Write each line exactly as it stands, from the line containing "In the group" through the end of the data.
--- Exercise data ---
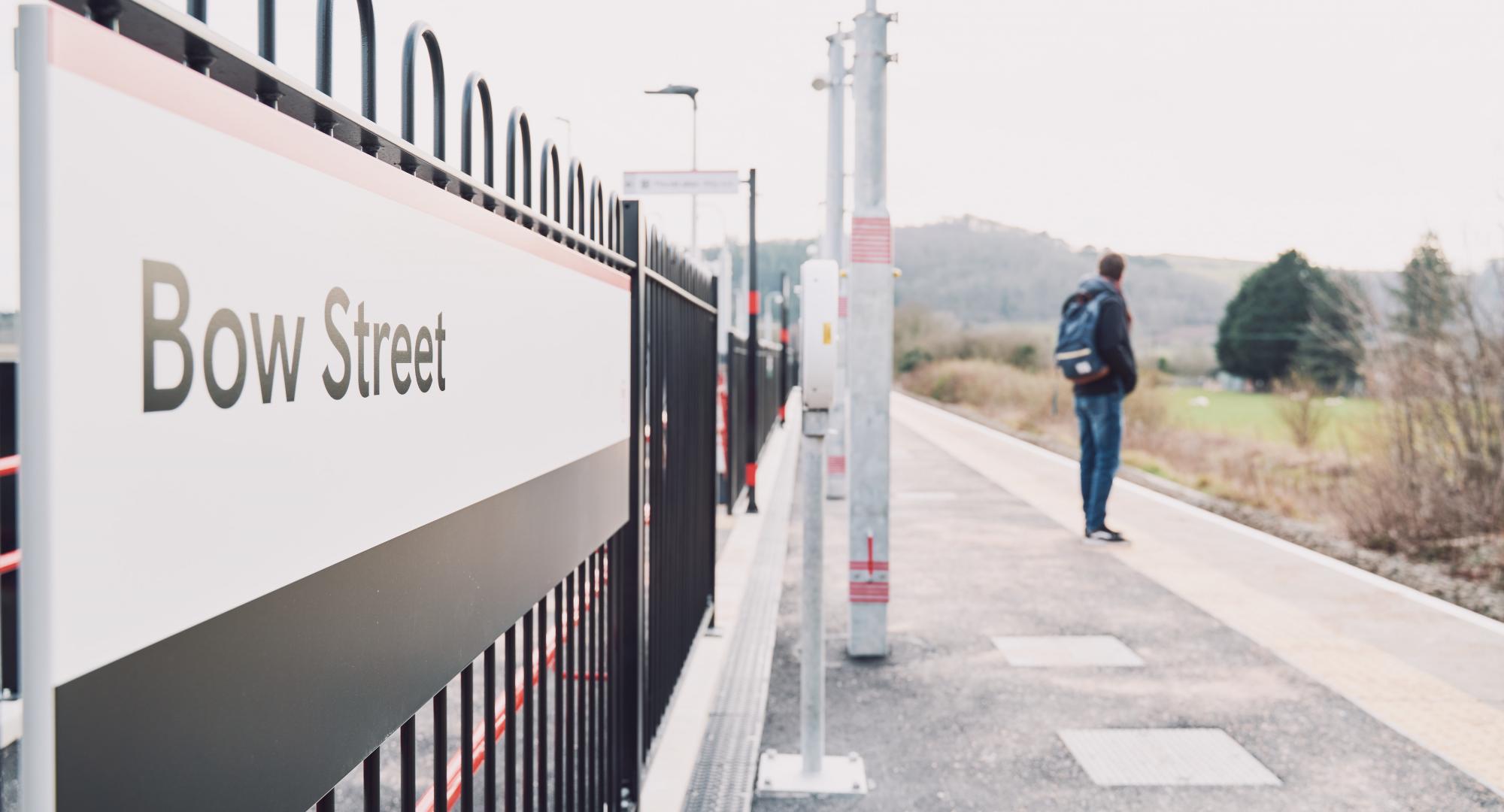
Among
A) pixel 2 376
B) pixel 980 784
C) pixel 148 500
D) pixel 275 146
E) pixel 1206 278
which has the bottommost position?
pixel 980 784

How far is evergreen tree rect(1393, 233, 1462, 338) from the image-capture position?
321 inches

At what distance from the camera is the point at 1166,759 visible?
4230mm

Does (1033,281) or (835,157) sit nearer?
(835,157)

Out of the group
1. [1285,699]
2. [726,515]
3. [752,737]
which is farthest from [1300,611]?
[726,515]

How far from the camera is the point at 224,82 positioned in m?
1.24

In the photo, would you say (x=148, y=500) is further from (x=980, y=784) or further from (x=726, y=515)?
(x=726, y=515)

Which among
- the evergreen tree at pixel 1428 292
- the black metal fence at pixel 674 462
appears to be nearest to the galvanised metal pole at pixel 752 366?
the black metal fence at pixel 674 462

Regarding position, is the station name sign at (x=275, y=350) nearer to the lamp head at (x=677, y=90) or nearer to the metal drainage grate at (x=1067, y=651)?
the metal drainage grate at (x=1067, y=651)

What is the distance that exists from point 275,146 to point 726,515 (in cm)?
962

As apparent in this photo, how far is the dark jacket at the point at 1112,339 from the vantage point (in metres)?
8.21

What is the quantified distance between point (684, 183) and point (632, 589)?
6400 mm

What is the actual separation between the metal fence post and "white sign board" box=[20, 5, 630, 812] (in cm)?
154

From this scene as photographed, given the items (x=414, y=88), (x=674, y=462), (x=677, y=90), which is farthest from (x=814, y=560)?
(x=677, y=90)

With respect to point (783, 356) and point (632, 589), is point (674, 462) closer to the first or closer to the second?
point (632, 589)
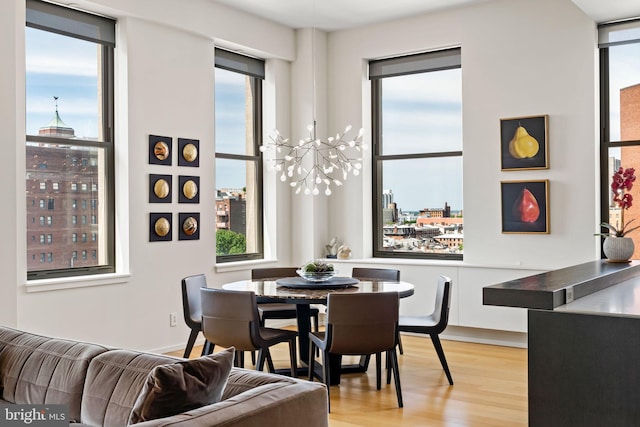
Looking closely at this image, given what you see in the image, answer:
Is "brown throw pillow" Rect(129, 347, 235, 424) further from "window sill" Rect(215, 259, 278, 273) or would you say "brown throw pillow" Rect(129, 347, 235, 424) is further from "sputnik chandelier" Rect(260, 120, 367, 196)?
"sputnik chandelier" Rect(260, 120, 367, 196)

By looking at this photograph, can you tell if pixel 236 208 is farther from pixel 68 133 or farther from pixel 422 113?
pixel 422 113

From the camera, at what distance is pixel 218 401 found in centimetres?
213

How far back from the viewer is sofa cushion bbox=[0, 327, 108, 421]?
256 cm

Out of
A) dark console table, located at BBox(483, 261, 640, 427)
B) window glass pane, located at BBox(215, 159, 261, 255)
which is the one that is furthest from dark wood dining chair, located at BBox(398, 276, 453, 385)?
window glass pane, located at BBox(215, 159, 261, 255)

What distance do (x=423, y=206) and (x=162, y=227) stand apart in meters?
2.68

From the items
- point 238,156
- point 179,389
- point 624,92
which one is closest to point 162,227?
point 238,156

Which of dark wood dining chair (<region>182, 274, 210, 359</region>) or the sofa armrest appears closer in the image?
the sofa armrest

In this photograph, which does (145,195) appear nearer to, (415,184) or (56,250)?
(56,250)

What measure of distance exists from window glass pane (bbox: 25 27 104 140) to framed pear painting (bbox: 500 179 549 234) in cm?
363

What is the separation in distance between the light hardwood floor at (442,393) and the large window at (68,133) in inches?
54.4

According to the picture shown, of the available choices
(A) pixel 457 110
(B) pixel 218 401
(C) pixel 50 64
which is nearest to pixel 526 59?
(A) pixel 457 110

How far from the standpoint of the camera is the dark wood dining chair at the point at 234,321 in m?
4.03

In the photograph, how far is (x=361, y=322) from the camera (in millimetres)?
3877

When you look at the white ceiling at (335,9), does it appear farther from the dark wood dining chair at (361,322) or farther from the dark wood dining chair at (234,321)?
the dark wood dining chair at (361,322)
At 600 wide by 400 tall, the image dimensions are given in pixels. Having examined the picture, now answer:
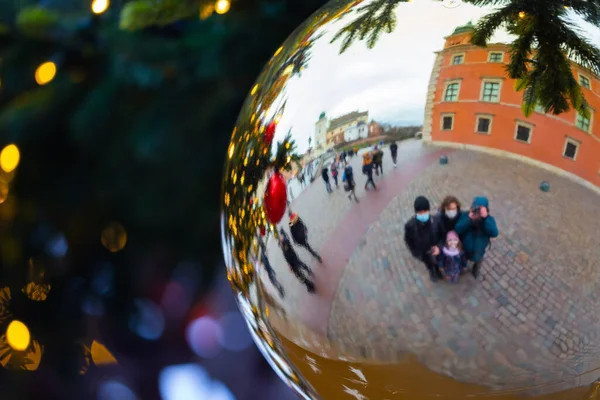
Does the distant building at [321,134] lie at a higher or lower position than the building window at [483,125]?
lower

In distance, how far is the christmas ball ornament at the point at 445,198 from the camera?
0.89 ft

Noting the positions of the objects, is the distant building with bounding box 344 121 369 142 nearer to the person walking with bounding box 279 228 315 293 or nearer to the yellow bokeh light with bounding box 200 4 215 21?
the person walking with bounding box 279 228 315 293

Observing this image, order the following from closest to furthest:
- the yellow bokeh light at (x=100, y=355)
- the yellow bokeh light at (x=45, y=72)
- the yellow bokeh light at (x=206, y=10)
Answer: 1. the yellow bokeh light at (x=206, y=10)
2. the yellow bokeh light at (x=45, y=72)
3. the yellow bokeh light at (x=100, y=355)

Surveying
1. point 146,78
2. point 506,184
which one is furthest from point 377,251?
point 146,78

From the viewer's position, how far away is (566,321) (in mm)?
291

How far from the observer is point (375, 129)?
0.94 ft

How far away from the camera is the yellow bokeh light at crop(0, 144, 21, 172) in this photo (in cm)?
70

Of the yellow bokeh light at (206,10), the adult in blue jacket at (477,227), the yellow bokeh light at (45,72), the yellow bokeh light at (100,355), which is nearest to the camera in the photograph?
the adult in blue jacket at (477,227)

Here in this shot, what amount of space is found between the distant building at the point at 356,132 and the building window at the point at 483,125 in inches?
2.2

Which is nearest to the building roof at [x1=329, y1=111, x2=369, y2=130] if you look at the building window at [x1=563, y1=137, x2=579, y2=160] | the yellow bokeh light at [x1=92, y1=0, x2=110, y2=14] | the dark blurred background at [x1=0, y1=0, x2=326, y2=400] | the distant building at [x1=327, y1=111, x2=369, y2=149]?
the distant building at [x1=327, y1=111, x2=369, y2=149]

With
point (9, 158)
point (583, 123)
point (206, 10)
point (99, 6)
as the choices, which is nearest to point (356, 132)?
point (583, 123)

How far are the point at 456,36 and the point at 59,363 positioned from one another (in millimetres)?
751

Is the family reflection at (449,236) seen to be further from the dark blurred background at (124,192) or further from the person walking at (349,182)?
the dark blurred background at (124,192)

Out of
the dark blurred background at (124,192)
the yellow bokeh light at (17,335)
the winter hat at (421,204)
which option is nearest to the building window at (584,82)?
the winter hat at (421,204)
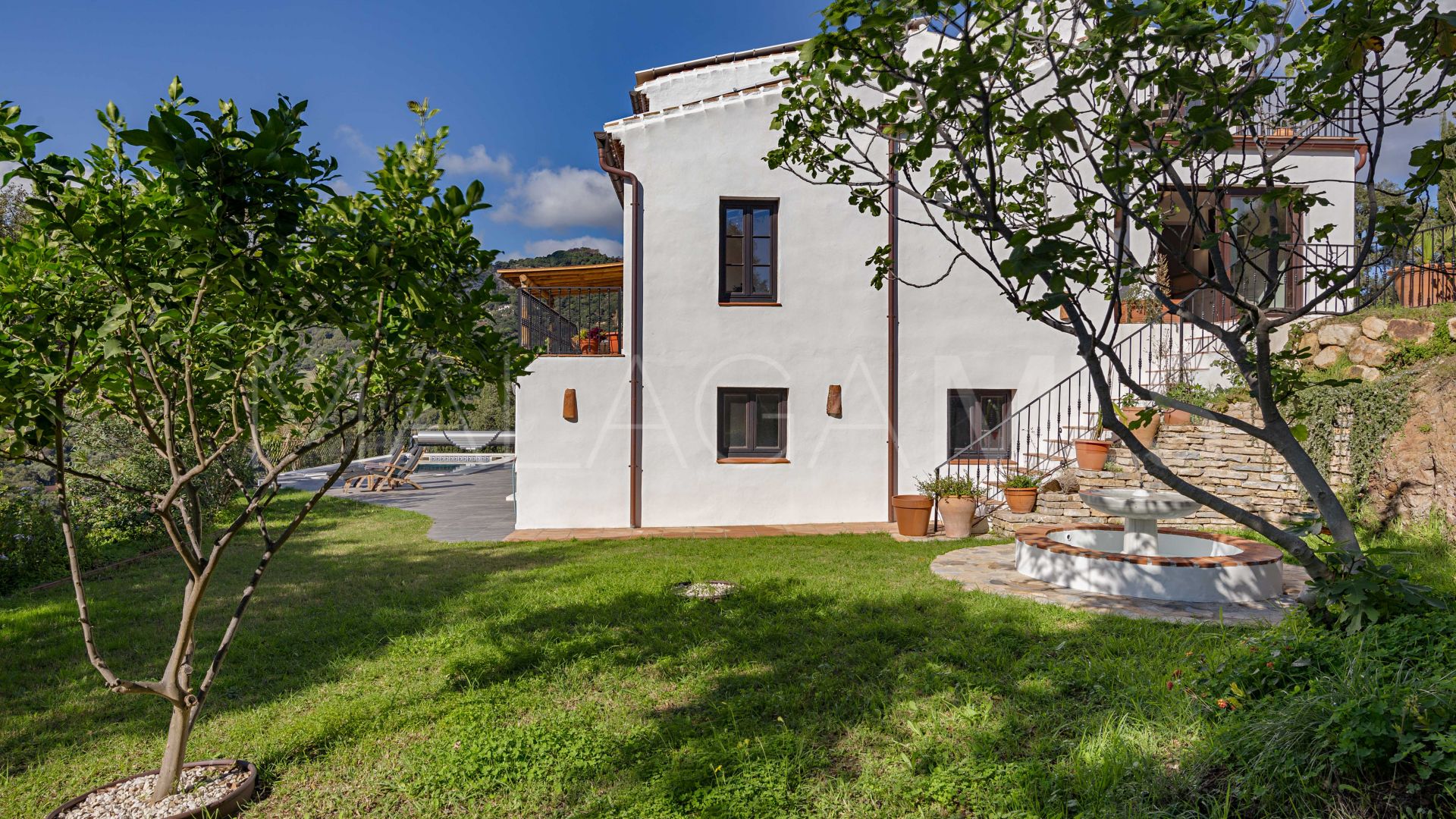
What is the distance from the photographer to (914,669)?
4215 mm

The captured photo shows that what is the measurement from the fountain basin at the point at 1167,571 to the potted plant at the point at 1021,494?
2201 mm

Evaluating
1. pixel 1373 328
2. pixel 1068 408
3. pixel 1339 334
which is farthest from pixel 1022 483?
pixel 1373 328

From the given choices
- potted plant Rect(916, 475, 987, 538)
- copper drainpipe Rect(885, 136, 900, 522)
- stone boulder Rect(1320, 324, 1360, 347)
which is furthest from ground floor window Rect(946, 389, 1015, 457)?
stone boulder Rect(1320, 324, 1360, 347)

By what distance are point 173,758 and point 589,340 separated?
8.79 metres

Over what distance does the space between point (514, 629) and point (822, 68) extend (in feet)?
13.8

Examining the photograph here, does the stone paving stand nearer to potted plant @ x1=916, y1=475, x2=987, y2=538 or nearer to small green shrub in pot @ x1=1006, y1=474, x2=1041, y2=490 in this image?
potted plant @ x1=916, y1=475, x2=987, y2=538

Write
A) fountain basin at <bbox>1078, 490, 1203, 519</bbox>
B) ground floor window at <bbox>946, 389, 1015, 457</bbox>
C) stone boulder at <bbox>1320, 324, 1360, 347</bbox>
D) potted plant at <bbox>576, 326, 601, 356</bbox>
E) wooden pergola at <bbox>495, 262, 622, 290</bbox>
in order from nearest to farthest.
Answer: fountain basin at <bbox>1078, 490, 1203, 519</bbox>
stone boulder at <bbox>1320, 324, 1360, 347</bbox>
ground floor window at <bbox>946, 389, 1015, 457</bbox>
potted plant at <bbox>576, 326, 601, 356</bbox>
wooden pergola at <bbox>495, 262, 622, 290</bbox>

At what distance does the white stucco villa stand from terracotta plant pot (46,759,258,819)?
690 centimetres

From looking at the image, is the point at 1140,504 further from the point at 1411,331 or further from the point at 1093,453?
the point at 1411,331

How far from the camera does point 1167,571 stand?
5.73 m

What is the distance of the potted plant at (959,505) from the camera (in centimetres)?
914

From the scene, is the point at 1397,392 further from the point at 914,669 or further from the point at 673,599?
the point at 673,599

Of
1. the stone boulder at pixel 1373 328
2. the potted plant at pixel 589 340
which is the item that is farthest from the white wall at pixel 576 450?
the stone boulder at pixel 1373 328

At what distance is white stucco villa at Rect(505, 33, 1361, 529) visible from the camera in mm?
10078
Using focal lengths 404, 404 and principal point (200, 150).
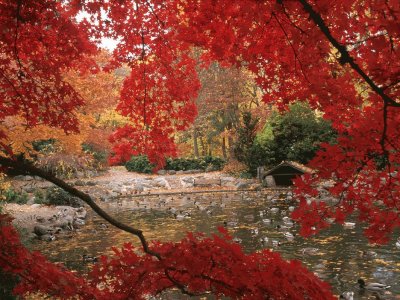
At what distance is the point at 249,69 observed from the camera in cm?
521

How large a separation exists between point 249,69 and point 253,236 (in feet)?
19.2

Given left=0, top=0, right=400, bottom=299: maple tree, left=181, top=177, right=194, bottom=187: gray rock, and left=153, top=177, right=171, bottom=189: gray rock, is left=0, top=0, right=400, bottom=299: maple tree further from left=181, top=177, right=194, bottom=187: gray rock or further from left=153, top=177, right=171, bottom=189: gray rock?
left=153, top=177, right=171, bottom=189: gray rock

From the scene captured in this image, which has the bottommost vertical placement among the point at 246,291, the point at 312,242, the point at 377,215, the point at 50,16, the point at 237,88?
the point at 312,242

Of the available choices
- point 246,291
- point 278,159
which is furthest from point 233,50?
point 278,159

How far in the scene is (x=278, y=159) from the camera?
20.7 metres

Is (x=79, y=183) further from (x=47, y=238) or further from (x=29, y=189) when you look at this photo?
(x=47, y=238)

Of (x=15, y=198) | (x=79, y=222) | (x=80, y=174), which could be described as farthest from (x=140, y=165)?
(x=79, y=222)

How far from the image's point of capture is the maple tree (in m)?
3.05

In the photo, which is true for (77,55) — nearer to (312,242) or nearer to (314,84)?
(314,84)

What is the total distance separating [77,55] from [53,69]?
40 centimetres

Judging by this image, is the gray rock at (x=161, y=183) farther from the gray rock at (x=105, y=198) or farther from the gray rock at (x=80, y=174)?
the gray rock at (x=80, y=174)

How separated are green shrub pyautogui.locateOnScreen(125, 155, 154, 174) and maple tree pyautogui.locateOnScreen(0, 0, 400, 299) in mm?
20121

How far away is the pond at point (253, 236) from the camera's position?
7.39 metres

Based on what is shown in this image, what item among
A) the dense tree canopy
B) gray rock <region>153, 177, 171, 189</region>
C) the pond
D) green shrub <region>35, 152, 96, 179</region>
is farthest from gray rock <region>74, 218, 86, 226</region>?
the dense tree canopy
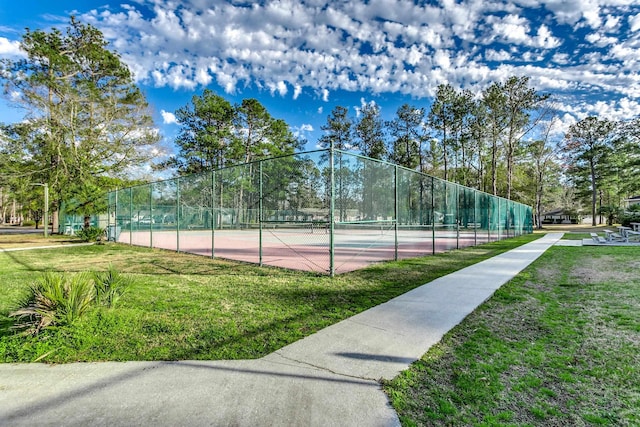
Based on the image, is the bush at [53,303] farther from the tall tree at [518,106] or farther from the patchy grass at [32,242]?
the tall tree at [518,106]

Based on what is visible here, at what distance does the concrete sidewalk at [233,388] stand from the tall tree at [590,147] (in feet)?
157

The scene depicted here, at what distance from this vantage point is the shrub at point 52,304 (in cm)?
306

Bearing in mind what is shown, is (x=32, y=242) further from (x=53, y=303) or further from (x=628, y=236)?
(x=628, y=236)

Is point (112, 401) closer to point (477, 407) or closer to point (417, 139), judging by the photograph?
point (477, 407)

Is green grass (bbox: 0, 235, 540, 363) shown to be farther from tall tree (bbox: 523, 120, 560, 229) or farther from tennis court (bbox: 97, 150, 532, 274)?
tall tree (bbox: 523, 120, 560, 229)

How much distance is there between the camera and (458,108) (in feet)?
109

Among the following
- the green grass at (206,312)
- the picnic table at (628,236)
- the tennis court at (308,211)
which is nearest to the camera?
the green grass at (206,312)

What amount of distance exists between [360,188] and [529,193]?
149ft

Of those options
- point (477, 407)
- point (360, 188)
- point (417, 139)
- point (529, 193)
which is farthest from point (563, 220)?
point (477, 407)

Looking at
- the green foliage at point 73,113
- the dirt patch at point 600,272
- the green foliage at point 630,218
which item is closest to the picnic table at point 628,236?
the green foliage at point 630,218

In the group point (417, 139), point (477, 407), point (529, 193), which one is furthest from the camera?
point (529, 193)

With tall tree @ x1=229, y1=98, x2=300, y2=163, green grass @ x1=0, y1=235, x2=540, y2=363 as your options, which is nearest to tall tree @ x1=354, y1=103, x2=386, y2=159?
tall tree @ x1=229, y1=98, x2=300, y2=163

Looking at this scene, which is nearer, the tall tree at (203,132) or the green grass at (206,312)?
the green grass at (206,312)

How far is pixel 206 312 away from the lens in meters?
4.03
---
The output -
In the group point (417, 139), point (477, 407), point (529, 193), which one is furthest from the camera?
point (529, 193)

With tall tree @ x1=229, y1=98, x2=300, y2=163, green grass @ x1=0, y1=235, x2=540, y2=363 as your options, which is nearest to tall tree @ x1=354, y1=103, x2=386, y2=159?
tall tree @ x1=229, y1=98, x2=300, y2=163

Looking at this scene, which is nearer, the tall tree at (203,132) or the green grass at (206,312)?
the green grass at (206,312)

How far is pixel 206 312 away from the lens in meters?
4.03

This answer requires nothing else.